Perform OCR in Docker

11 Jan 20235 minutes to read

The Syncfusion .NET OCR library is used to extract text from the scanned PDFs and images in the Docker application with the help of Google’s Tesseract Optical Character Recognition engine.

Steps to perform OCR on entire PDF document in Docker

Step 1: Create a new ASP.NET Core application project.
OCR Docker Step1

Step 2: In the project configuration window, name your project and select Next.
OCR Docker Step2

Step 3: Enable the Docker support with Linux as a target OS.
OCR Docker Step3

Step 4: Install the Syncfusion.PDF.OCR.NET NuGet package as a reference to your .NET Core application NuGet.org.
OCR Docker Step4

Step 5: Tesseract assemblies are not added as a reference. They must be kept in the local machine, and the location of the assemblies is passed as a parameter to the OCR processor.

  • C#
  • OCRProcessor processor = new OCRProcessor(@"TesseractBinaries/")

    Step 6: Place the Tesseract language data {E.g eng.traineddata} in the local system and provide a path to the OCR processor. Please use the OCR language data for other languages using the following this link.

    Tesseract language data

  • C#
  • OCRProcessor processor = new OCRProcessor("Tesseractbinaries/");
    processor.PerformOCR(loadedDocument, "tessdata/");

    Step 7: Include the following commands in the Docker file to install the dependent packages in the docker container.

  • C#
  • RUN apt-get update && \
    apt-get install -yq --no-install-recommends \
    libgdiplus libc6-dev

    Convert HTMLToPDF Docker Step5

    Step 8: A default action method named Index will be present in the HomeController.cs. Right-click on the Index method and select Go to View, where you will be directed to its associated view page Index.cshtml.

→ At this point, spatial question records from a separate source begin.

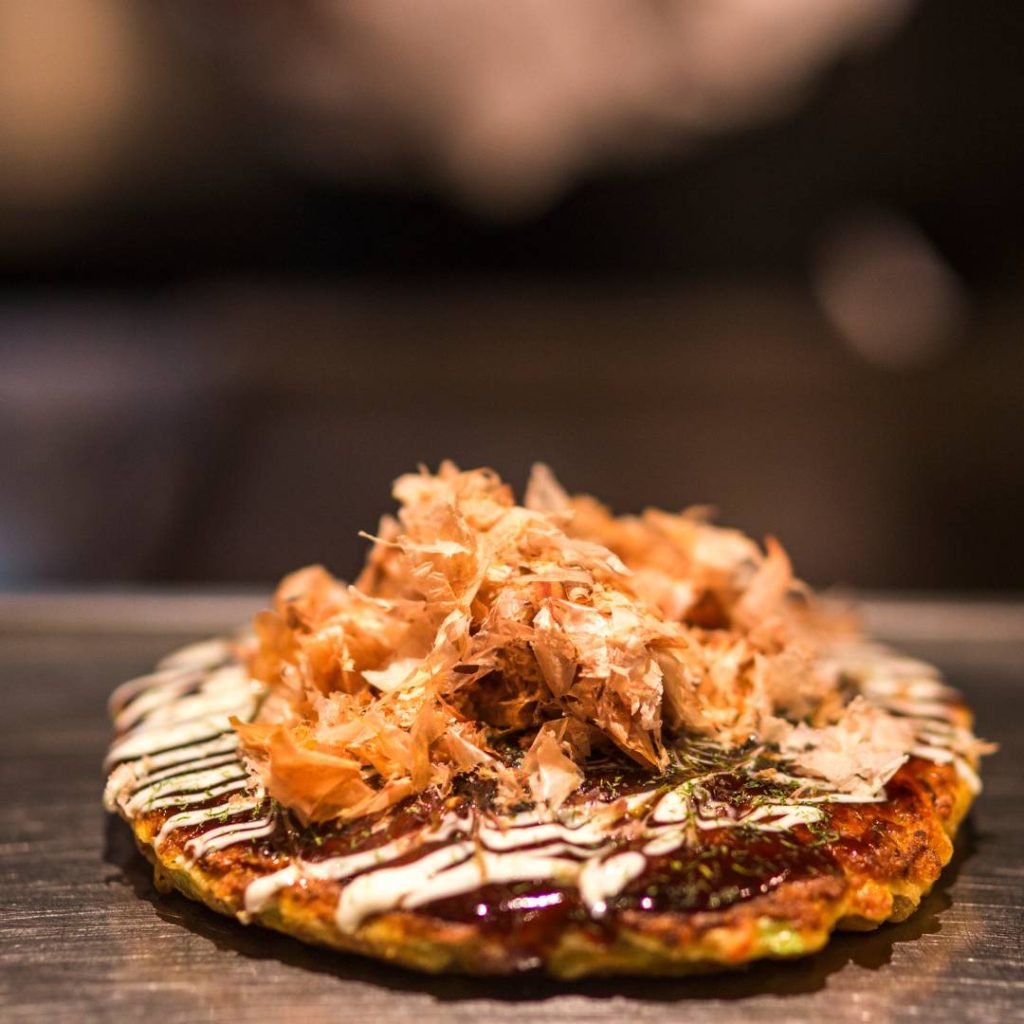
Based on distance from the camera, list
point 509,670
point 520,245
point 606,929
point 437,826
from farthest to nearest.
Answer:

    Step 9: Add a new button in the index.cshtml as follows.

  • C#
  • @{Html.BeginForm("PerformOCR", "Home", FormMethod.Get);
        {
            <div>
                <input type="submit" value="Perform OCR on entire PDF" style="width:200px;height:27px" />
            </div>
        }
        Html.EndForm();
    }

    Convert HTMLToPDF Docker Step6

    Step 10: A default controller with the name HomeController.cs gets added to the creation of the ASP.NET Core project. Include the following namespaces in that HomeController.cs file.

  • C#
  • using Syncfusion.OCRProcessor;
    using Syncfusion.Pdf.Parsing;

    Step 11: Add a new action method PerformOCR in the HomeController.cs, and include the code sample to perform OCR on the entire PDF document using PerformOCR method of the OCRProcessor class.

  • C#
  • public ActionResult PerformOCR()
    {
       string docPath = _hostingEnvironment.WebRootPath + "/Data/Input.pdf";
       string tesseractPath = _hostingEnvironment.WebRootPath + "/Data/Tesseractbinaries/Linux";
        //Initialize the OCR processor by providing the path of tesseract binaries(SyncfusionTesseract.dll and liblept168.dll)
        using (OCRProcessor processor = new OCRProcessor(tesseractPath))
        {
            FileStream fileStream = new FileStream(docPath, FileMode.Open, FileAccess.Read);
            //Load a PDF document
            PdfLoadedDocument lDoc = new PdfLoadedDocument(fileStream);
            //Set OCR language to process
            processor.Settings.Language = Languages.English;
            string tessdataPath = _hostingEnvironment.WebRootPath + "/Data/tessdata";
            //Process OCR by providing the PDF document and Tesseract data
            processor.PerformOCR(lDoc, tessdataPath);
            //Create memory stream
            MemoryStream stream = new MemoryStream();
            //Save the document to memory stream
            lDoc.Save(stream);
            lDoc.Close();
            //Set the position as '0'
            stream.Position = 0;
            //Download the PDF document in the browser
            FileStreamResult fileStreamResult = new FileStreamResult(stream, "application/pdf");
            fileStreamResult.FileDownloadName = "Sample.pdf";
            return fileStreamResult;
        }
    }

    Step 12: Build and run the sample in Docker. It will pull the Linux Docker image from the Docker hub and run the project. Now, the webpage will open in the browser. Click the button to convert the webpage to a PDF.

    By executing the program, you will get a PDF document as follows.

    Convert HTMLToPDF Dockeroutput

    A complete working sample for converting an HTML to PDF in the Linux docker container can be downloaded from Github.